▶ [WHAT YOU WILL DO]: Write out the part of the retirement savings text from "Suze is misinforming" down to "3) Invest smarter.", word for word.

▶ [STUDY TEXT]:
You can live a $5 Million retirement on $1.6 Million in savings.

Use these 3 strategies to shave 70% off your supposed retirement savings.

Your retirement savings target (your “number”) is less than you think you need.

In 2019, personal finance guru Suze Orman announced you need $5 Million to live a happy retirement.

That’s wrong, wrong, wrong, wrong, wrong. Very wrong.

Suze is misinforming those of us working hard to achieve financial independence.

In this post, I will show you how to shave $3.4 Million off this misguided $5 Million savings target. All you must do is 1) Review your large expenses, 2) Turn your hobby into a micro-business, and 3) Invest smarter.

Before we dive in, think about this:

“How much longer would you need to work to save an additional $3.4 Million dollars?”

I hope the answer is “far too long to even consider it!”. In fact, it’s likely not even possible for most of us.

First, let’s clarify a $5 Million retirement.

The often-used 4% rule translates $5 Million of retirement savings to living on $200,000 annually for 30 years. (More on this 30-year timeframe, later).

Next, we can reduce this $5 Million savings target by ~70% using three strategies.

To do so, we’ll build a case to adjust needing $200,000 annually. Then, we’ll back into the reduced savings target. And, we’ll do this all without sacrificing quality of life in retirement.

▶ [RECORD SET]:
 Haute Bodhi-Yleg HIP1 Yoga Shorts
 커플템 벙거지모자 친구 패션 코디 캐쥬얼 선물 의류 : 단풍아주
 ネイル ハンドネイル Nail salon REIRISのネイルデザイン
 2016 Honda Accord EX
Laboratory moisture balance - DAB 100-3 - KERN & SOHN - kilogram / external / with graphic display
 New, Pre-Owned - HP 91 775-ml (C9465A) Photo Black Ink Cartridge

==

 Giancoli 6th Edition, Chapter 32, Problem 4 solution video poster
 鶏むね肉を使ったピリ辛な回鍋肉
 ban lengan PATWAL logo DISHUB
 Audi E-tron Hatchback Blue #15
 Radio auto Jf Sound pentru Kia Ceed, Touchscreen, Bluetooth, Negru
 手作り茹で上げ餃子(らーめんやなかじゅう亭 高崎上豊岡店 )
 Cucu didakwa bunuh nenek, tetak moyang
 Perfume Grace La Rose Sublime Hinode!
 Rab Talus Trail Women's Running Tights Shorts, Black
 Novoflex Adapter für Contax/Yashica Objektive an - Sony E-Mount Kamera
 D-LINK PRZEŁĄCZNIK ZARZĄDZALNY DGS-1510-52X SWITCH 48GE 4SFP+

▶ [OUTPUT]:
Suze is misinforming those of us working hard to achieve financial independence.

In this post, I will show you how to shave $3.4 Million off this misguided $5 Million savings target. All you must do is 1) Review your large expenses, 2) Turn your hobby into a micro-business, and 3) Invest smarter.